▸ **DIRECTIVE**
Switch "uppermost" to "topmost" in the data below and copy out those lines with no other change, starting at the line that has "Does the image" and continuing through the end of the data. Leave the pictures out.

■ ■ ■ ■ ■ ■ ■

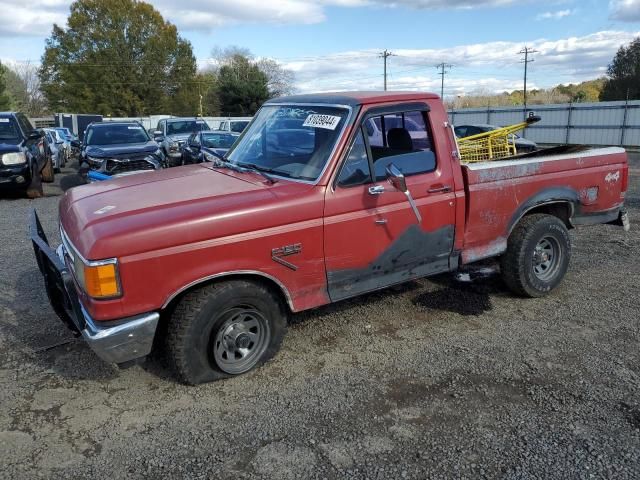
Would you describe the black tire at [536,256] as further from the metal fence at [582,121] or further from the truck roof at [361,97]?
the metal fence at [582,121]

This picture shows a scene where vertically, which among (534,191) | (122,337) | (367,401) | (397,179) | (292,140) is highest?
(292,140)

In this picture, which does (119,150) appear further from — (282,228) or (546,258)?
(546,258)

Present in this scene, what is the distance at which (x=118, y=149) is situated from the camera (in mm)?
11484

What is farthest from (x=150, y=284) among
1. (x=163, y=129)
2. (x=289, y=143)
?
(x=163, y=129)

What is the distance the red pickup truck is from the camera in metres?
3.18

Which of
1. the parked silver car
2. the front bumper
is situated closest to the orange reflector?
the front bumper

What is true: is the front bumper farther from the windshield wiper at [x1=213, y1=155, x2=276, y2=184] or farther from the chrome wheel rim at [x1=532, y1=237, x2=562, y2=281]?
the chrome wheel rim at [x1=532, y1=237, x2=562, y2=281]

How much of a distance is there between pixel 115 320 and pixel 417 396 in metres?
2.01

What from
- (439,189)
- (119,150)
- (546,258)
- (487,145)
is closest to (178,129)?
(119,150)

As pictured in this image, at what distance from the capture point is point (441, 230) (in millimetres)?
4281

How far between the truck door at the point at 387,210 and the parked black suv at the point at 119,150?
712 cm

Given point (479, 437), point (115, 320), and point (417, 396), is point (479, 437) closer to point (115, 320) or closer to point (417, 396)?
point (417, 396)

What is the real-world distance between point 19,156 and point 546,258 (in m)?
10.8

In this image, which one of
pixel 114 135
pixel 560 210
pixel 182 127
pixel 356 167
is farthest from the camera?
pixel 182 127
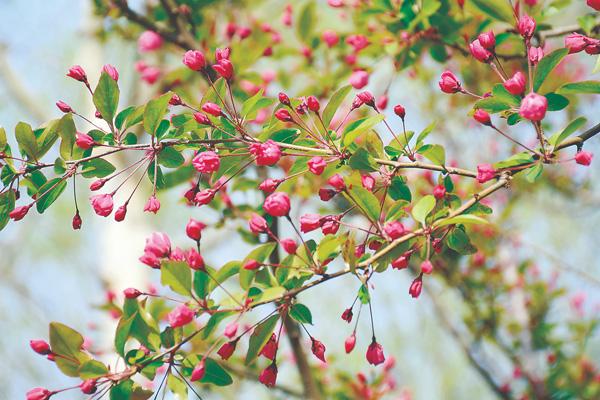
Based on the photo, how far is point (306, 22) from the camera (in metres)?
2.04

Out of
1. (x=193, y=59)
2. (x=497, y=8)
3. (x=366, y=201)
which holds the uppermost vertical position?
(x=497, y=8)

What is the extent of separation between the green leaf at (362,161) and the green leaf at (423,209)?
10 cm

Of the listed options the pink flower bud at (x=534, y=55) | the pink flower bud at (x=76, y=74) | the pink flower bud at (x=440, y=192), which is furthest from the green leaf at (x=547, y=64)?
the pink flower bud at (x=76, y=74)

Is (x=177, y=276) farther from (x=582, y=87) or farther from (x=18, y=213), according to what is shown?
A: (x=582, y=87)

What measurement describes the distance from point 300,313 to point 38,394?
0.47 m

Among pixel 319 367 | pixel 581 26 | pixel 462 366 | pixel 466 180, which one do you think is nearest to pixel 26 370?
pixel 462 366

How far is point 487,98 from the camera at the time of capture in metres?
1.00

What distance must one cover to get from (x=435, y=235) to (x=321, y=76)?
1.06 metres

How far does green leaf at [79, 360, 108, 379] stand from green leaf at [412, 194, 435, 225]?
0.59 m

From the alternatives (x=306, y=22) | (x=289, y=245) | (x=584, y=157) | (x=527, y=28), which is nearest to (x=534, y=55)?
(x=527, y=28)

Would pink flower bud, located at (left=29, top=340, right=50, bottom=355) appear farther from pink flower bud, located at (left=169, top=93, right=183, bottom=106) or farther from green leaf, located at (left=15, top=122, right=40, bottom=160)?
pink flower bud, located at (left=169, top=93, right=183, bottom=106)

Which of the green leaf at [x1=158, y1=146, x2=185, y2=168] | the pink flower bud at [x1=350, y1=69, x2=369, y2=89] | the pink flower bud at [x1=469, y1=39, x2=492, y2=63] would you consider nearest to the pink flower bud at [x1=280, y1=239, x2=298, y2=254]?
the green leaf at [x1=158, y1=146, x2=185, y2=168]

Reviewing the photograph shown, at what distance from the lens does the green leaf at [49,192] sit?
3.50 ft

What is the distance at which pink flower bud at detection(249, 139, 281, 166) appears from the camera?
0.98 m
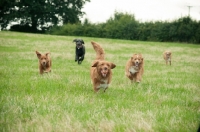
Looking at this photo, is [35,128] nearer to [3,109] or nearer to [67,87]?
[3,109]

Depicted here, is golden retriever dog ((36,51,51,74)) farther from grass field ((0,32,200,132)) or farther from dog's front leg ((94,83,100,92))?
dog's front leg ((94,83,100,92))

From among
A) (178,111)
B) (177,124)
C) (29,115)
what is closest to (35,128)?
(29,115)

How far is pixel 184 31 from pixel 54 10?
94.5 feet

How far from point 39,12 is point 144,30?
24093mm

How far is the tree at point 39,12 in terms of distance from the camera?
52.2 metres

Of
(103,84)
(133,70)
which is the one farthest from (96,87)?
(133,70)

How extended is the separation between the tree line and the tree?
24.6 ft

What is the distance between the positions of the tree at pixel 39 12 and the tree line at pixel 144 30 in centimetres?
751

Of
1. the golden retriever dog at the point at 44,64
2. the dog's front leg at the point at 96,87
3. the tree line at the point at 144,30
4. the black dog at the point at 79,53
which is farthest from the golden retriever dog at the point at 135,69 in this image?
the tree line at the point at 144,30

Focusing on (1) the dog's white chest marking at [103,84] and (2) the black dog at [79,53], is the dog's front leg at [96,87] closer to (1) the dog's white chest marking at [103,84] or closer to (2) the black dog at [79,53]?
(1) the dog's white chest marking at [103,84]

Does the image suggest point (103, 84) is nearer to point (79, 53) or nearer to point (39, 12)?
point (79, 53)

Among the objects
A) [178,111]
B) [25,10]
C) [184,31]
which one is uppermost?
[25,10]

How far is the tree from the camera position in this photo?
52219mm

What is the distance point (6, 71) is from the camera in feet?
26.4
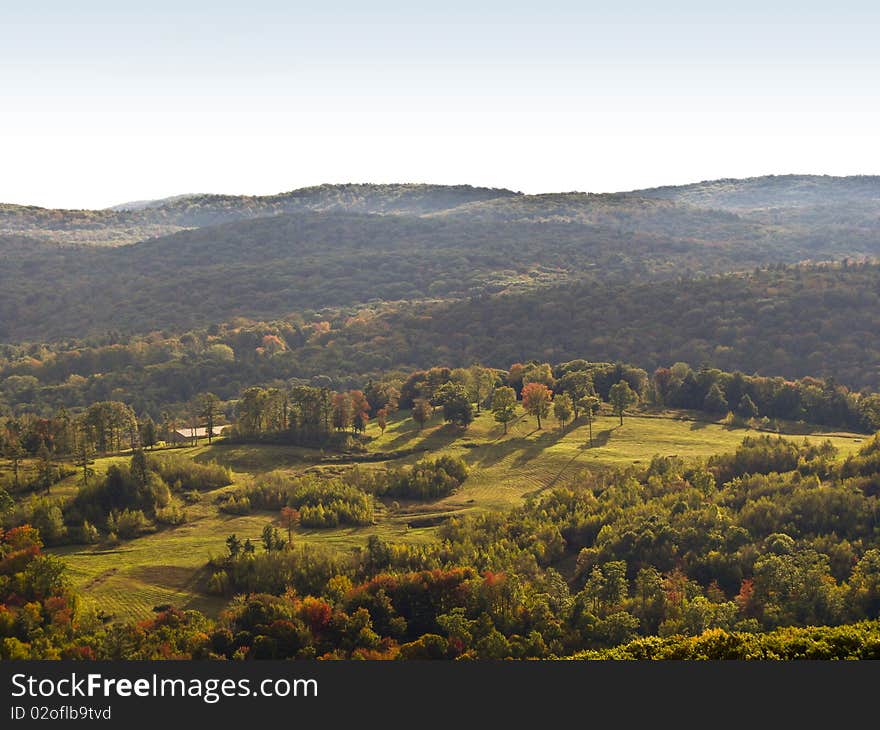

■ ■ ■ ■ ■ ■ ■

▸ **EXPECTED ANSWER**
Does the image suggest point (103, 84) is nearer to point (79, 53) or nearer to point (39, 12)?
point (79, 53)

Among the objects
A) [178,111]
B) [25,10]
C) [184,31]
which one is topmost?
[25,10]

How far is the tree from the camera position in this photo?
52219mm

What is the distance point (6, 71) is from the camera in feet?
26.4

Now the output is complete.